* [WHAT YOU HAVE TO DO] Locate the word "distribution" in the data below, then copy every line that holds it.
[[ SOURCE RECORDS open ]]
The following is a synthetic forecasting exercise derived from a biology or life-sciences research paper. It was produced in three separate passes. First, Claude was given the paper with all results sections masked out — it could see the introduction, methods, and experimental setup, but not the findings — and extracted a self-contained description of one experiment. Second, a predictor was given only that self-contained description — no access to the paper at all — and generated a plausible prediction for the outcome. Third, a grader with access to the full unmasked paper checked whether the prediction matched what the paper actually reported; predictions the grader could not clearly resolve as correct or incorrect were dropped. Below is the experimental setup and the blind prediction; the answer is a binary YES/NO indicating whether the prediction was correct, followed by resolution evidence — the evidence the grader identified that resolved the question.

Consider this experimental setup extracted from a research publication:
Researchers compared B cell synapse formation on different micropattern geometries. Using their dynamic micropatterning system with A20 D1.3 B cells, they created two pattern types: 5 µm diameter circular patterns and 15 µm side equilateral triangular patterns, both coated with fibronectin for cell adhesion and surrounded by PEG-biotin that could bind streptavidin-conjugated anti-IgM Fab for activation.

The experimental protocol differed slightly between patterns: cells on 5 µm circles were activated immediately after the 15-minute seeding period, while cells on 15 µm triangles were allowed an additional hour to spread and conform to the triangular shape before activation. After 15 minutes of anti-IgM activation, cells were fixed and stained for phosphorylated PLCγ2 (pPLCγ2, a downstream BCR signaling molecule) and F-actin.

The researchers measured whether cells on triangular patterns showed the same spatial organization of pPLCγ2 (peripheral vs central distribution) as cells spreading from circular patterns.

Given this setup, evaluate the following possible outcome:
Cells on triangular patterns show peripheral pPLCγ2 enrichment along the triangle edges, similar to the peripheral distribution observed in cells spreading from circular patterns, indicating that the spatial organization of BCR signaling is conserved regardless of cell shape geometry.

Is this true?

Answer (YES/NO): NO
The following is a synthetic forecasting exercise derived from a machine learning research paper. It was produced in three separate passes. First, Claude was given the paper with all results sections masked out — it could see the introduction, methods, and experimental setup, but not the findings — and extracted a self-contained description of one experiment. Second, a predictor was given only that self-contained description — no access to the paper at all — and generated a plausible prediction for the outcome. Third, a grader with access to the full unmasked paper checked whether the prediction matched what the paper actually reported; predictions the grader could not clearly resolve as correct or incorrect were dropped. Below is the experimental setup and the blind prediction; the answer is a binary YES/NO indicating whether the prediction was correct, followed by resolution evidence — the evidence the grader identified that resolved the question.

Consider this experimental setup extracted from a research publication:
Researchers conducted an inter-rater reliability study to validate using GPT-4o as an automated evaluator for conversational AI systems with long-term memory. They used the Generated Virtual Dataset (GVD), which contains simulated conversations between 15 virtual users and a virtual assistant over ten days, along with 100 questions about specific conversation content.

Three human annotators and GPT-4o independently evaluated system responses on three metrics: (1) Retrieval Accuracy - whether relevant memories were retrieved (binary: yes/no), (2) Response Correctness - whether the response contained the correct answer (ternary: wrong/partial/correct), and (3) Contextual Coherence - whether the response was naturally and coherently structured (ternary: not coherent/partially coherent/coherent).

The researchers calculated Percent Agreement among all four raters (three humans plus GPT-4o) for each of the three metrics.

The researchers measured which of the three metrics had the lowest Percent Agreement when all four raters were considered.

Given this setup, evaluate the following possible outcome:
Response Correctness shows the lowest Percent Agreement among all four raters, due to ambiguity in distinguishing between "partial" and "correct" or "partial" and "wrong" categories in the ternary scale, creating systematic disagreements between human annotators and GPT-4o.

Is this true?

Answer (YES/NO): YES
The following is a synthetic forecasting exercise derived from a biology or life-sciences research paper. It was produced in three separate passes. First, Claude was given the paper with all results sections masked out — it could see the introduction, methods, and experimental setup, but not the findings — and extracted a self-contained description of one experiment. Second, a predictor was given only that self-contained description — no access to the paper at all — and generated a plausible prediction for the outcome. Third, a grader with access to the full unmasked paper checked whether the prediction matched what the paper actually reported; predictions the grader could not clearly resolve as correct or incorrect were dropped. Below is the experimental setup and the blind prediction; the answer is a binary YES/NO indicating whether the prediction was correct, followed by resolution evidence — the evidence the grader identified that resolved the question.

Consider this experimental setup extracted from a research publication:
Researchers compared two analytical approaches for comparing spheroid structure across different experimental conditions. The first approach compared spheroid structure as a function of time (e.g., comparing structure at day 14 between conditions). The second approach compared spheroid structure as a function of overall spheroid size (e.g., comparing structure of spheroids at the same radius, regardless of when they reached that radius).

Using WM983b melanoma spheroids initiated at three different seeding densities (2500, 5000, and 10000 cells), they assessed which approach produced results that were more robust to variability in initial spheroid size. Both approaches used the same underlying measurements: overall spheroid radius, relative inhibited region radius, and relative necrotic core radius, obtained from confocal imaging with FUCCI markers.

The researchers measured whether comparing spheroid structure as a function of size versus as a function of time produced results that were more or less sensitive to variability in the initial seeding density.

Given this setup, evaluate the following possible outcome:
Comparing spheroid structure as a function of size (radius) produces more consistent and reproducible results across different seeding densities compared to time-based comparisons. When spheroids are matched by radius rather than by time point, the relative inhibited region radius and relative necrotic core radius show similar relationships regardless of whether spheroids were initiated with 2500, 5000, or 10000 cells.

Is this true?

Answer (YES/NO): YES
[[ SOURCE RECORDS closed ]]
* [REPLY TO THE EXERCISE]
The researchers measured whether cells on triangular patterns showed the same spatial organization of pPLCγ2 (peripheral vs central distribution) as cells spreading from circular patterns.
Cells on triangular patterns show peripheral pPLCγ2 enrichment along the triangle edges, similar to the peripheral distribution observed in cells spreading from circular patterns, indicating that the spatial organization of BCR signaling is conserved regardless of cell shape geometry.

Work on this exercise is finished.